§ Task details:
Render every line of the items below as a JSON list of strings, one string per line, with blank lines omitted and the pictures left out.
# Start of Supplied records
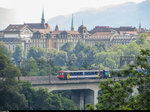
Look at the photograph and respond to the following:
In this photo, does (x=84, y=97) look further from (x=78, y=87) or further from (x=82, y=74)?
(x=82, y=74)

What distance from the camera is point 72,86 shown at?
9619cm

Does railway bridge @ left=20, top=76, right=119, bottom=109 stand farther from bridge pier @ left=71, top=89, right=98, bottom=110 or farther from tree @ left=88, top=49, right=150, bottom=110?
tree @ left=88, top=49, right=150, bottom=110

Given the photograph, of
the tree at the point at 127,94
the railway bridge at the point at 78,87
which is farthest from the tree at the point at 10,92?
the tree at the point at 127,94

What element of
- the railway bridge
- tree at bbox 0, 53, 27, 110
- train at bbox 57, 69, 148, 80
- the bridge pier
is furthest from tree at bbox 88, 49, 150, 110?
train at bbox 57, 69, 148, 80

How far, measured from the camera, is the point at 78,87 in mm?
97062

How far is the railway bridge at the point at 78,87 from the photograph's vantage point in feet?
307

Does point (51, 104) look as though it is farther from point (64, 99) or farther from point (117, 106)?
point (117, 106)

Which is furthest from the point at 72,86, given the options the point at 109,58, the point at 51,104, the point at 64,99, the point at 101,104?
the point at 109,58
# End of Supplied records
§ In response:
[
  "Look at the photograph and respond to the following:",
  "In this photo, does (x=84, y=97) look further from (x=78, y=87) or further from (x=82, y=74)?",
  "(x=82, y=74)",
  "What distance from the camera is point 72,86 shown at?",
  "9619cm",
  "Does railway bridge @ left=20, top=76, right=119, bottom=109 stand farther from bridge pier @ left=71, top=89, right=98, bottom=110 or farther from tree @ left=88, top=49, right=150, bottom=110?",
  "tree @ left=88, top=49, right=150, bottom=110",
  "Given the photograph, of",
  "the tree at the point at 127,94",
  "the railway bridge at the point at 78,87",
  "which is farthest from the tree at the point at 10,92?",
  "the tree at the point at 127,94",
  "What element of",
  "- the railway bridge",
  "- tree at bbox 0, 53, 27, 110",
  "- train at bbox 57, 69, 148, 80",
  "- the bridge pier",
  "is furthest from tree at bbox 88, 49, 150, 110?",
  "train at bbox 57, 69, 148, 80",
  "How far, measured from the camera, is the point at 78,87 in mm?",
  "97062",
  "How far is the railway bridge at the point at 78,87 from the photograph's vantage point in feet?",
  "307",
  "Does point (51, 104) look as though it is farther from point (64, 99) or farther from point (117, 106)?",
  "point (117, 106)",
  "Which is furthest from the point at 72,86, given the options the point at 109,58, the point at 51,104, the point at 64,99, the point at 101,104?",
  "the point at 109,58"
]